◆ **Try it**
Return the data exactly, apart from leaving out the pictures.

Source texts of formatted documents:
──────
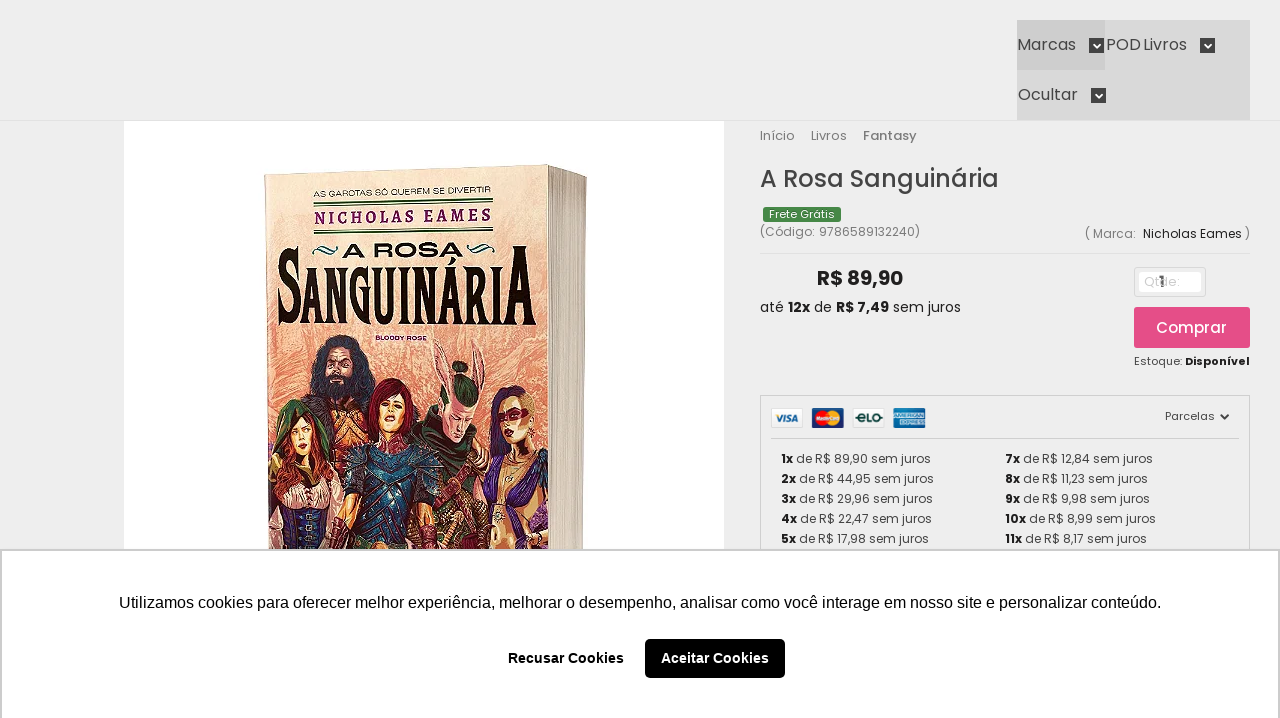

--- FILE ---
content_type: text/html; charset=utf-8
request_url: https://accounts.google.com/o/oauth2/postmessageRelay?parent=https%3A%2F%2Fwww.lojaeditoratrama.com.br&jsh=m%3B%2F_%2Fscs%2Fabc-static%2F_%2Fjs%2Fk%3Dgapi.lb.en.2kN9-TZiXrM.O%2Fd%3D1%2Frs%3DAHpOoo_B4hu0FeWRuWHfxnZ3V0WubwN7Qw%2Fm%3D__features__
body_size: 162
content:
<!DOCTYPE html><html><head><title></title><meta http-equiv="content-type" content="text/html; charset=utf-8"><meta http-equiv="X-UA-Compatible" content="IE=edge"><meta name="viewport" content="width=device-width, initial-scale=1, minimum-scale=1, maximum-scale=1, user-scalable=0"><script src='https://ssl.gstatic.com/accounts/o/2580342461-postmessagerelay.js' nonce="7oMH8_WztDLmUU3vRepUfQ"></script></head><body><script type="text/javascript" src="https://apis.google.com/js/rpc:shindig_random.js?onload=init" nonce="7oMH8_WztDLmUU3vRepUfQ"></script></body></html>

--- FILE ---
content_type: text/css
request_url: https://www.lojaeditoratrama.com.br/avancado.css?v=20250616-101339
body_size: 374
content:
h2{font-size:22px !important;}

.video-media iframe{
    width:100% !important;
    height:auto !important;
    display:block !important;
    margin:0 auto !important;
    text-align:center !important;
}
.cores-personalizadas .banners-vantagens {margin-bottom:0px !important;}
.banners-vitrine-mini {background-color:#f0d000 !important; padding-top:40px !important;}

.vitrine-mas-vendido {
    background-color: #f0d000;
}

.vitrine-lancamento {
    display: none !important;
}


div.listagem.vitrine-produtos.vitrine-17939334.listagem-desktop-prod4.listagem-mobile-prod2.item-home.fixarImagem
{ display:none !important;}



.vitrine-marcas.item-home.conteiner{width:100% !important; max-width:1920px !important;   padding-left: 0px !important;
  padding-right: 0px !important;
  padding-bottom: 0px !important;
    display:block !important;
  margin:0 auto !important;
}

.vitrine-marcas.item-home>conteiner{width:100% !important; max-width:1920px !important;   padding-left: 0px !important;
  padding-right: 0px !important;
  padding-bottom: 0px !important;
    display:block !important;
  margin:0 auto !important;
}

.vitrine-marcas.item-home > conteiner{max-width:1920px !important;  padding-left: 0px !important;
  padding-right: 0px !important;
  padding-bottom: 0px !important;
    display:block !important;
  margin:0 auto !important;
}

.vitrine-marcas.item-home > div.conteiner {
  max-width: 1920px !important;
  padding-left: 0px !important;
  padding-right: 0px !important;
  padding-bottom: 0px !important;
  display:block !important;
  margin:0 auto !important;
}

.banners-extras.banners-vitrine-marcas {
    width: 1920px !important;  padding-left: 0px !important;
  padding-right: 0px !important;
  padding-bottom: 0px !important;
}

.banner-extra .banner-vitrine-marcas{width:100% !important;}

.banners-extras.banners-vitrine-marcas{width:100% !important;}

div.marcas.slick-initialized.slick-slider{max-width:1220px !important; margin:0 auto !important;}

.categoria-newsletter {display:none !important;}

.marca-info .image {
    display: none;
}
──────
◆ **Solution for this task**
--- FILE ---
content_type: text/html; charset=utf-8
request_url: https://accounts.google.com/o/oauth2/postmessageRelay?parent=https%3A%2F%2Fwww.lojaeditoratrama.com.br&jsh=m%3B%2F_%2Fscs%2Fabc-static%2F_%2Fjs%2Fk%3Dgapi.lb.en.2kN9-TZiXrM.O%2Fd%3D1%2Frs%3DAHpOoo_B4hu0FeWRuWHfxnZ3V0WubwN7Qw%2Fm%3D__features__
body_size: 162
content:
<!DOCTYPE html><html><head><title></title><meta http-equiv="content-type" content="text/html; charset=utf-8"><meta http-equiv="X-UA-Compatible" content="IE=edge"><meta name="viewport" content="width=device-width, initial-scale=1, minimum-scale=1, maximum-scale=1, user-scalable=0"><script src='https://ssl.gstatic.com/accounts/o/2580342461-postmessagerelay.js' nonce="7oMH8_WztDLmUU3vRepUfQ"></script></head><body><script type="text/javascript" src="https://apis.google.com/js/rpc:shindig_random.js?onload=init" nonce="7oMH8_WztDLmUU3vRepUfQ"></script></body></html>

--- FILE ---
content_type: text/css
request_url: https://www.lojaeditoratrama.com.br/avancado.css?v=20250616-101339
body_size: 374
content:
h2{font-size:22px !important;}

.video-media iframe{
    width:100% !important;
    height:auto !important;
    display:block !important;
    margin:0 auto !important;
    text-align:center !important;
}
.cores-personalizadas .banners-vantagens {margin-bottom:0px !important;}
.banners-vitrine-mini {background-color:#f0d000 !important; padding-top:40px !important;}

.vitrine-mas-vendido {
    background-color: #f0d000;
}

.vitrine-lancamento {
    display: none !important;
}


div.listagem.vitrine-produtos.vitrine-17939334.listagem-desktop-prod4.listagem-mobile-prod2.item-home.fixarImagem
{ display:none !important;}



.vitrine-marcas.item-home.conteiner{width:100% !important; max-width:1920px !important;   padding-left: 0px !important;
  padding-right: 0px !important;
  padding-bottom: 0px !important;
    display:block !important;
  margin:0 auto !important;
}

.vitrine-marcas.item-home>conteiner{width:100% !important; max-width:1920px !important;   padding-left: 0px !important;
  padding-right: 0px !important;
  padding-bottom: 0px !important;
    display:block !important;
  margin:0 auto !important;
}

.vitrine-marcas.item-home > conteiner{max-width:1920px !important;  padding-left: 0px !important;
  padding-right: 0px !important;
  padding-bottom: 0px !important;
    display:block !important;
  margin:0 auto !important;
}

.vitrine-marcas.item-home > div.conteiner {
  max-width: 1920px !important;
  padding-left: 0px !important;
  padding-right: 0px !important;
  padding-bottom: 0px !important;
  display:block !important;
  margin:0 auto !important;
}

.banners-extras.banners-vitrine-marcas {
    width: 1920px !important;  padding-left: 0px !important;
  padding-right: 0px !important;
  padding-bottom: 0px !important;
}

.banner-extra .banner-vitrine-marcas{width:100% !important;}

.banners-extras.banners-vitrine-marcas{width:100% !important;}

div.marcas.slick-initialized.slick-slider{max-width:1220px !important; margin:0 auto !important;}

.categoria-newsletter {display:none !important;}

.marca-info .image {
    display: none;
}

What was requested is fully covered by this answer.